Based on survey data from six parishes in Eastern Oslo with high proportions of migrants that were prioritized at the time of the survey, we aim to answer the following questions: Do migrants (from different groups) report receiving an offer for vaccination to a lesser degree than non-migrants? If so, which factors explain the differences?
We conducted a web-based survey among residents living in six of the parishes of the capital city of Oslo, which was the epicenter of the COVID-19 pandemic in Norway, and that were prioritized for vaccines after 12 March 2021. The survey was developed in a collaboration between the Centre for Research on Pandemics & Society (PANSOC) at Oslo Metropolitan University and the Pandemic Centre at the University of Bergen. The survey consisted of closed-choice Likert-scale items, multiple answer questions and some open-ended questions on topics including disease burden, uptake of non-pharmaceutical interventions and vaccines, potential risk factors, and demographic variables. The variables used in this study are: 1) COVID-19 vaccine offer and uptake, 2) potential medical risk factors, such as non-communicable diseases, 3) socioeconomic and demographic questions including age, sex, and parish in Oslo, highest completed education, and type of job (phrased to capture potential exposure to COVID-19 at work), and 4) whether the respondent was a migrant to Norway, language spoken at home, birth country, and years in Norway. Supplementary Table 1 lists the survey questions and potential responses included in different analyses, as well as how we further modified or collapsed different categories.
Target population and data collection procedure
The survey was carried out by Kantar on behalf of the researchers. Kantar is a professional survey administrator with access to a population database with all phone numbers in Norway, delivered by DataFactory (equivalent to “1881”, or the “White Pages” in the US). Text (SMS) messages in both Norwegian and English were sent to 59,978 potential adult (18 + years old) participants, sampled proportionally relative to population sizes for the six selected parishes. As our goal was to address questions related to migrant status, we targeted six eastern parishes of Oslo where many migrants live (Alna, Bjerke, Gamle Oslo, Grorud, Søndre Nordstrand, and Stovner).

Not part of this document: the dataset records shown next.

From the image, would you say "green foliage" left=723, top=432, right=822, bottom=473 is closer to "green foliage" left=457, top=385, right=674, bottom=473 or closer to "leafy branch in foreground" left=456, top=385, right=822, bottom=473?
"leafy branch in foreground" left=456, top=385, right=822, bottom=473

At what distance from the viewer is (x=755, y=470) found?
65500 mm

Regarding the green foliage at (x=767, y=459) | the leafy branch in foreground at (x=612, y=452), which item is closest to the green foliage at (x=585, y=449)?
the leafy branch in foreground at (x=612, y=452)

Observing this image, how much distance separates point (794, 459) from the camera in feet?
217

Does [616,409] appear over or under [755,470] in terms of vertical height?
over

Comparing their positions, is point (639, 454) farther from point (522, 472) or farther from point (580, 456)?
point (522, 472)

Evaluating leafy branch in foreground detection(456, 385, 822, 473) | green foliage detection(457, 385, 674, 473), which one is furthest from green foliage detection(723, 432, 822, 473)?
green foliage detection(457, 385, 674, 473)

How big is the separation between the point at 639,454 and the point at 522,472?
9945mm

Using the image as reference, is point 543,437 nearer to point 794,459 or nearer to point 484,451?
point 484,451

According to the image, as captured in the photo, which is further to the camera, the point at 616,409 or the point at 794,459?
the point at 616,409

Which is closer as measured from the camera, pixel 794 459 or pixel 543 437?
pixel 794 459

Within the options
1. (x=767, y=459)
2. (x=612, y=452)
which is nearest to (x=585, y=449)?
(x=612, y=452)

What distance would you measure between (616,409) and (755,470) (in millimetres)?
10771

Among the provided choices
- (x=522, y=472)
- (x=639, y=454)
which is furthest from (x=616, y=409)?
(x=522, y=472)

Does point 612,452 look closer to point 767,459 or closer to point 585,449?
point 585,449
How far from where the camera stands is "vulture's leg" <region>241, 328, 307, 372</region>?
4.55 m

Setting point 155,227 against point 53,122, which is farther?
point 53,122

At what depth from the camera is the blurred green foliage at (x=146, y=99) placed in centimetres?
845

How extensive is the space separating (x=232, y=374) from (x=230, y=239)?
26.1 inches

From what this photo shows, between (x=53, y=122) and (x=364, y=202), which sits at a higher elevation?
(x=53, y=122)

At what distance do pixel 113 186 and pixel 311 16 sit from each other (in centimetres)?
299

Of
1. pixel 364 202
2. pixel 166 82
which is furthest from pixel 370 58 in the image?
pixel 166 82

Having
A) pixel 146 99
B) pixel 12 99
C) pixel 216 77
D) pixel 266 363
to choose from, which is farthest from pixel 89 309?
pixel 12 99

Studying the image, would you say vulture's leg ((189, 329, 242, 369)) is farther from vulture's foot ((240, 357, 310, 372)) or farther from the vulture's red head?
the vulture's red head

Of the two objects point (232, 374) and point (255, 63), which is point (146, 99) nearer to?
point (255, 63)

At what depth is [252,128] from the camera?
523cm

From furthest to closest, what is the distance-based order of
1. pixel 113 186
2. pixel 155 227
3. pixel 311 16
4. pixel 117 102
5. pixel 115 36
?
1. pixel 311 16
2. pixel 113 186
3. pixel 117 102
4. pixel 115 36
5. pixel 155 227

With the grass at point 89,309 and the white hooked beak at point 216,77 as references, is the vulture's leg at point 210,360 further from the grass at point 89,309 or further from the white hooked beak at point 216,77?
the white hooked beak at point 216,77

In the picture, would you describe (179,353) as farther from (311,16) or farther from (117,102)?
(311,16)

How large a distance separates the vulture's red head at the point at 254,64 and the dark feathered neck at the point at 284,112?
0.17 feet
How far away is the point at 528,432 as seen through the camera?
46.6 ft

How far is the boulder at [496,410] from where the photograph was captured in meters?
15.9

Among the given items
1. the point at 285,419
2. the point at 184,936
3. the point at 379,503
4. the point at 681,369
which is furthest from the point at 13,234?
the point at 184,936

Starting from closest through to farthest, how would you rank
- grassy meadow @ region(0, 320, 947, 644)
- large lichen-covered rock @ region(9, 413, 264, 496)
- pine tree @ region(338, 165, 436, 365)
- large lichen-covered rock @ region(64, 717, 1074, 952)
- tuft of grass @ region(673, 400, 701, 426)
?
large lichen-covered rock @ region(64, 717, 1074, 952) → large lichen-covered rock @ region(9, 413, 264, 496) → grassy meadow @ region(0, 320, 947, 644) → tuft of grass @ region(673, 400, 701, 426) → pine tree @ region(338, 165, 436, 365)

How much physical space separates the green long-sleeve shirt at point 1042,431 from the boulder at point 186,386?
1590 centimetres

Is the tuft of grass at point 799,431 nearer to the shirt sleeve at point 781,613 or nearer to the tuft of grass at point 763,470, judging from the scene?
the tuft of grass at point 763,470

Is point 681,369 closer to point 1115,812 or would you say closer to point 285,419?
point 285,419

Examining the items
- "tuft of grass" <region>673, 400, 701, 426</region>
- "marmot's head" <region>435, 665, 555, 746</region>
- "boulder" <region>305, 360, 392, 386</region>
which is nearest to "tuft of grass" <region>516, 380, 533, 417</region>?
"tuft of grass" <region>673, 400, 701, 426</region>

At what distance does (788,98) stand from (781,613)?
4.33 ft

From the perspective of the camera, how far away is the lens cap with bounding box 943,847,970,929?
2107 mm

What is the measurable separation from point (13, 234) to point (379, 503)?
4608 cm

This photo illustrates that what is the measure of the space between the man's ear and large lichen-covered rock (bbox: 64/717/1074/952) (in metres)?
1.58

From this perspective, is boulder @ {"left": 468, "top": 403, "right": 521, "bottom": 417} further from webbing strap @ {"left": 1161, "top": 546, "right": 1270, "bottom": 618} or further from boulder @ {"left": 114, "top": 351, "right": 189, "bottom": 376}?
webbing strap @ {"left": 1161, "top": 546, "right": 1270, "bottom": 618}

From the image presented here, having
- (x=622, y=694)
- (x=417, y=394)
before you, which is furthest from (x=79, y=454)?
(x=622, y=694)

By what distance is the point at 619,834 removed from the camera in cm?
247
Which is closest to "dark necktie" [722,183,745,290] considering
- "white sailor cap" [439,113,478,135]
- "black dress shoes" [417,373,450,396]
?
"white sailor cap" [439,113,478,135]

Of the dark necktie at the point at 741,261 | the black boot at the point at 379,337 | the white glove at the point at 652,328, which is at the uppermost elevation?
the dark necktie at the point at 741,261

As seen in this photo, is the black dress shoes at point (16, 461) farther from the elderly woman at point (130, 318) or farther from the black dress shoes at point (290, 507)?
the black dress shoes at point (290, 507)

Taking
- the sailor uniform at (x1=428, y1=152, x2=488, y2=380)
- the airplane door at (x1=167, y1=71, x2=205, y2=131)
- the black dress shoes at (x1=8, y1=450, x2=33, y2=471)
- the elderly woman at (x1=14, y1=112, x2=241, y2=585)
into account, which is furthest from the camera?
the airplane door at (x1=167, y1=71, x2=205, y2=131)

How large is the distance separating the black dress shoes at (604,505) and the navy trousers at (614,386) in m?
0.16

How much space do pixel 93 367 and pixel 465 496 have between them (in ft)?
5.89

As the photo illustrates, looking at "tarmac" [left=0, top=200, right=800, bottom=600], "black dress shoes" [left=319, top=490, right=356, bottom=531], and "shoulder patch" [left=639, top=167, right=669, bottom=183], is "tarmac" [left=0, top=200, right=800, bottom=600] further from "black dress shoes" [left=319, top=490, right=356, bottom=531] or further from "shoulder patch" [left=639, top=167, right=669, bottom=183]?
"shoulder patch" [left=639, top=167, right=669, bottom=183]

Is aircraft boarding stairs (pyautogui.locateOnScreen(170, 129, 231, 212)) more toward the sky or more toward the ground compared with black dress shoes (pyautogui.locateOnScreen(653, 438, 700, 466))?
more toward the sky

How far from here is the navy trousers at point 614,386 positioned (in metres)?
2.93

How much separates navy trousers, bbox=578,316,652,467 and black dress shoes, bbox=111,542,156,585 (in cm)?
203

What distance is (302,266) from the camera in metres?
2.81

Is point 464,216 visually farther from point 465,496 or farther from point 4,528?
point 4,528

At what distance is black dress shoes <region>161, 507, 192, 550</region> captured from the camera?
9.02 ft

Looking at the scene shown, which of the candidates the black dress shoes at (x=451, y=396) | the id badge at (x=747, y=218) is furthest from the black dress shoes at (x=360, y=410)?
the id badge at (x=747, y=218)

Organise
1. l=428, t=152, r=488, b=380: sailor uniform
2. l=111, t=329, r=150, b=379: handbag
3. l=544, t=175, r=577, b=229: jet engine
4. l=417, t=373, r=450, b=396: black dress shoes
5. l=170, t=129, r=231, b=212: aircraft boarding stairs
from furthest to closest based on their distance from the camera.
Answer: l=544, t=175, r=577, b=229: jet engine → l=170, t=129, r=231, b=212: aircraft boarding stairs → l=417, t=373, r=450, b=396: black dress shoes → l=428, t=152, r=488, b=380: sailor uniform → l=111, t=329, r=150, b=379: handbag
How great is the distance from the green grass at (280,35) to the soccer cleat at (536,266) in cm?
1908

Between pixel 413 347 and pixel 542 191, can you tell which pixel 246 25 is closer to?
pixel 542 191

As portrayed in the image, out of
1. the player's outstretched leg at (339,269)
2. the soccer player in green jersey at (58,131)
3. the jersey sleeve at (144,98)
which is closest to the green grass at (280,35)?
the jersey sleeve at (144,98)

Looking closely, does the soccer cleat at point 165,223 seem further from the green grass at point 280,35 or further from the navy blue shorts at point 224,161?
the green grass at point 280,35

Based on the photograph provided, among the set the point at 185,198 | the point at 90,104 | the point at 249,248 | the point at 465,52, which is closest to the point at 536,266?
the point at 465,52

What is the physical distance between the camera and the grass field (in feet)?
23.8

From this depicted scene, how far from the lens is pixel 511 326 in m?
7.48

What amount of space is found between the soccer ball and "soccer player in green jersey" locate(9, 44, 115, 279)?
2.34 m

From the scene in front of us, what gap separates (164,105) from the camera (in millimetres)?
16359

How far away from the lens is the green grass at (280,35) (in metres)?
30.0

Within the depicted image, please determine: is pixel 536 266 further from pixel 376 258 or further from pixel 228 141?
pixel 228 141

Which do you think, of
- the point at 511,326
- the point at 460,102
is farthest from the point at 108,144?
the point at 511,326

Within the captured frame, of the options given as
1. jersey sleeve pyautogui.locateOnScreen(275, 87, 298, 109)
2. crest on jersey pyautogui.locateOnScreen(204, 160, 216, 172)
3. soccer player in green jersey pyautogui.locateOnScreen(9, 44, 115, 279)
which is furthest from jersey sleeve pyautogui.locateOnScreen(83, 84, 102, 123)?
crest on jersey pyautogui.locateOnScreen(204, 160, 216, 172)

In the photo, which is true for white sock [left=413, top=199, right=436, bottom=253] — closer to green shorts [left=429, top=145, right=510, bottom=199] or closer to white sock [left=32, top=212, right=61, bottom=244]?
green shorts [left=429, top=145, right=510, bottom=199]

Recipients could click on a web link in the SMS which would take them to a start page for the survey. The information on the start page was given in in Norwegian but with a “For English, click here”-button with the same information given in English. On the start page of the survey participants were provided with the aim of the survey, expected time to finish (10 min), information on confidentiality and data handling, the researcher’s ethics approvals, and contact information to Kantar and the researchers. After selection of preferred language, (Norwegian, English, Arabic, Polish, Somali, and Urdu), participants were asked to consent to the survey. Informed consent was obtained from all participants. Participants were eligible for a drawing for three gift cards valued at NOK 1000 (approximately 100 Euros) each. Responses were collected between 16 and 24 June 2021, as the experience of Kantar is that there are few answers to be gathered after one week; this was also the case in this study. The survey was written in Norwegian and translated into English by the research team and subsequently professionally translated into Arabic, Polish, Somali, and Urdu, to encourage responses from migrants from the most populous groups in these areas who may not have responded to a Norwegian-language survey. However, more than 90% of respondents completed the survey in Norwegian.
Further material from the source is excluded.